Rosemary birden bire huzursuz olduğunu hissetti. Nadiren hemcinslerine sinirlenen Rosemary Suzan'a karşı neden bu kadar öfke dolduğunu anlayamadı. Tatlı tabağında ki kekten bir çatal alıp agresifçe öksürdü.
Bu öksürükle dikkati dağılan Lucas D'Shawn ve Kuzen Suzan önlerine döndüler.
Aidan Newton konuşmaya başlamadan önce Suzan'ın narin ellerinden birini kavrayıp öptü.

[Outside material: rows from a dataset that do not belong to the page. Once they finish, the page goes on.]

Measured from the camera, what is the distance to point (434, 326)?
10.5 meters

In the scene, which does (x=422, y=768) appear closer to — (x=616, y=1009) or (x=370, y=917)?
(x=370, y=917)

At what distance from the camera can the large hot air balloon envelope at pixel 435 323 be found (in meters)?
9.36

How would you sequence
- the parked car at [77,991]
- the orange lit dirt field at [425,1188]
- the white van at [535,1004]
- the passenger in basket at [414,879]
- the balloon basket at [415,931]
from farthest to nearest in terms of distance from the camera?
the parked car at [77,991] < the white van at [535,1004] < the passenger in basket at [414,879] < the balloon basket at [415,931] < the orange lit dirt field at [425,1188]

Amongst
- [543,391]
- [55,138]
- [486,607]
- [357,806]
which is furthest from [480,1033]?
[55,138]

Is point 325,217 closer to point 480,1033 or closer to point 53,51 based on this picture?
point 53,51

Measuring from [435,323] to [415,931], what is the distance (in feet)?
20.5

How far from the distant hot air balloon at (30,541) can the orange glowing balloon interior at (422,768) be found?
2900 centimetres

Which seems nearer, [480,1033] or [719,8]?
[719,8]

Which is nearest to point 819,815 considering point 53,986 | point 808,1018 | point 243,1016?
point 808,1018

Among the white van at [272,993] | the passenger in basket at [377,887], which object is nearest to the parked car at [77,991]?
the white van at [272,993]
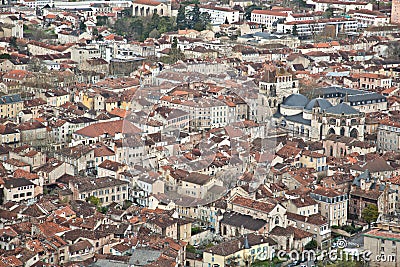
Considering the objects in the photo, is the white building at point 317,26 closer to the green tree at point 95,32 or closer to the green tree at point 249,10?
the green tree at point 249,10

"Ah, Suzan yıllar güzelliğinize güzellik katmış. Elleriniz hala hatırladığım kadar yumuşak."
Bu açık kur karşısında Julia gözlerini devirdi. Erkeklerin güzel kadınlar karşısında süs köpeğine dönüşmesi kadar acınası birşey olmadığını düşündü.
İki kız kardeş huzursuzca çaylarını içip misafirlerinin birbirlerine yaptıkları kurları izlerken asıl acınası halde olanların onlar olduğunu bilmiyorlardı.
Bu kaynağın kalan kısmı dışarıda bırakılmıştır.